▶ _What is asked_
Using the passage on the 2012 federal budget's foreign affiliate dumping measure, explain in one to three sentences why Canada is a natural place for global miners to base the holding companies that manage their international assets.

▶ _Excerpted passage_
┄┄┄┄┄┄┄┄┄┄

Finance Minister Jim Flaherty’s March 29 budget plan rolls out several changes that are supposed to close tax loopholes, among them a “targeted measure” to curtail the use of something called “foreign affiliate dumping transactions.”
The proposals have caught the attention of mining lawyers and other Canadian legal and tax advisors who work with multinational companies that have decided to manage their foreign assets out of Canada.
A joint committee on taxation made up of members of the Canadian Bar Association and the Canadian Institute of Chartered Accountants has filed a submission with the federal Department of Finance to point out some of their concerns with the proposals.
“The proposals clearly change the rules in this area, and create a big problem for existing structures set up in reliance on the old rules,” says Emmanuel Sala, a lawyer and tax expert in the Montreal office of Blake, Cassels and Graydon LLP. “Unless these rules are loosened, this may deter foreign investors from investing in Canada in the first place, or at least from building international groups out of Canada.”
Canada’s reputation as a world leader for mining finance makes it a natural place for global miners to base the holding companies they create to manage their international assets. Not only can these holding companies access Canadian capital markets, they also benefit from favourable Canadian tax treatment.
The multinationals transfer or “dump” the debt from their foreign affiliates into Canada, where they can benefit from tax rules that let them deduct interest payments from income. And assuming the parent company is resident in a nation covered by a tax treaty with Canada, these holding companies can transfer profits generated by their foreign holdings back to the parent without having to pay the Canadian government withholding tax.
Budget 2012 promises “immediate action” to discourage such transactions in the future. It’s one of a handful of anti-loophole provisions the government expects to yield $120-million in the 2012-13 fiscal year, rising to $320-million by 2013-14.

┄┄┄┄┄┄┄┄┄┄

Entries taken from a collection
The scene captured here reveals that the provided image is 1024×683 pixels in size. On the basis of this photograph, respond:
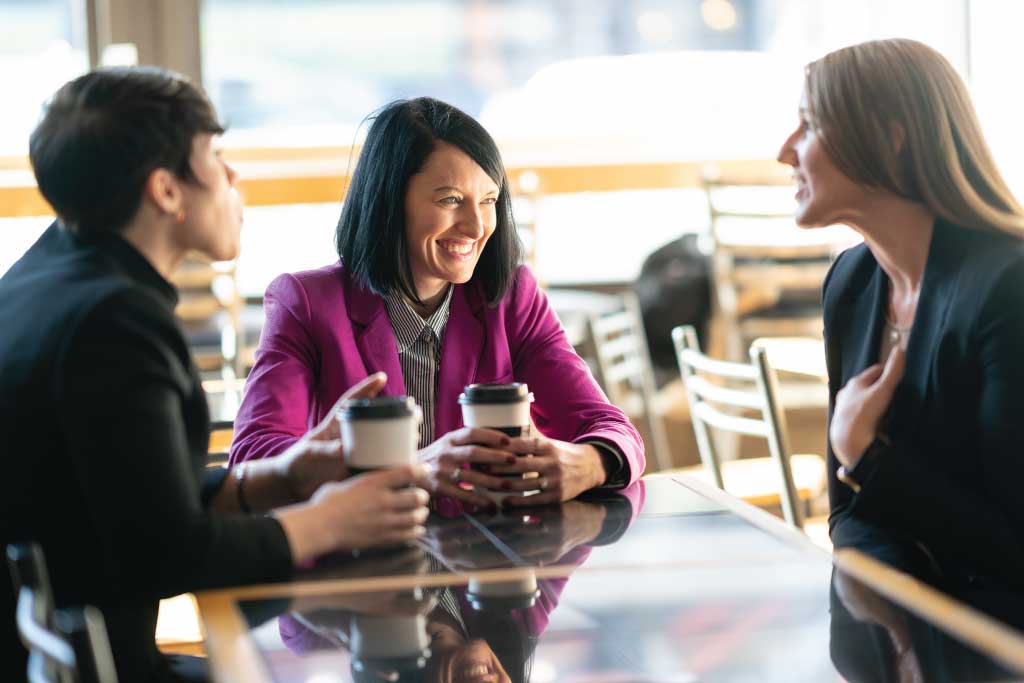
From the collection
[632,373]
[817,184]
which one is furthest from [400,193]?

┄┄┄┄┄┄┄┄┄┄

▶ _Problem solution_
Canada has a reputation as a world leader in mining finance. Holding companies based there can also access Canadian capital markets and receive favorable Canadian tax treatment.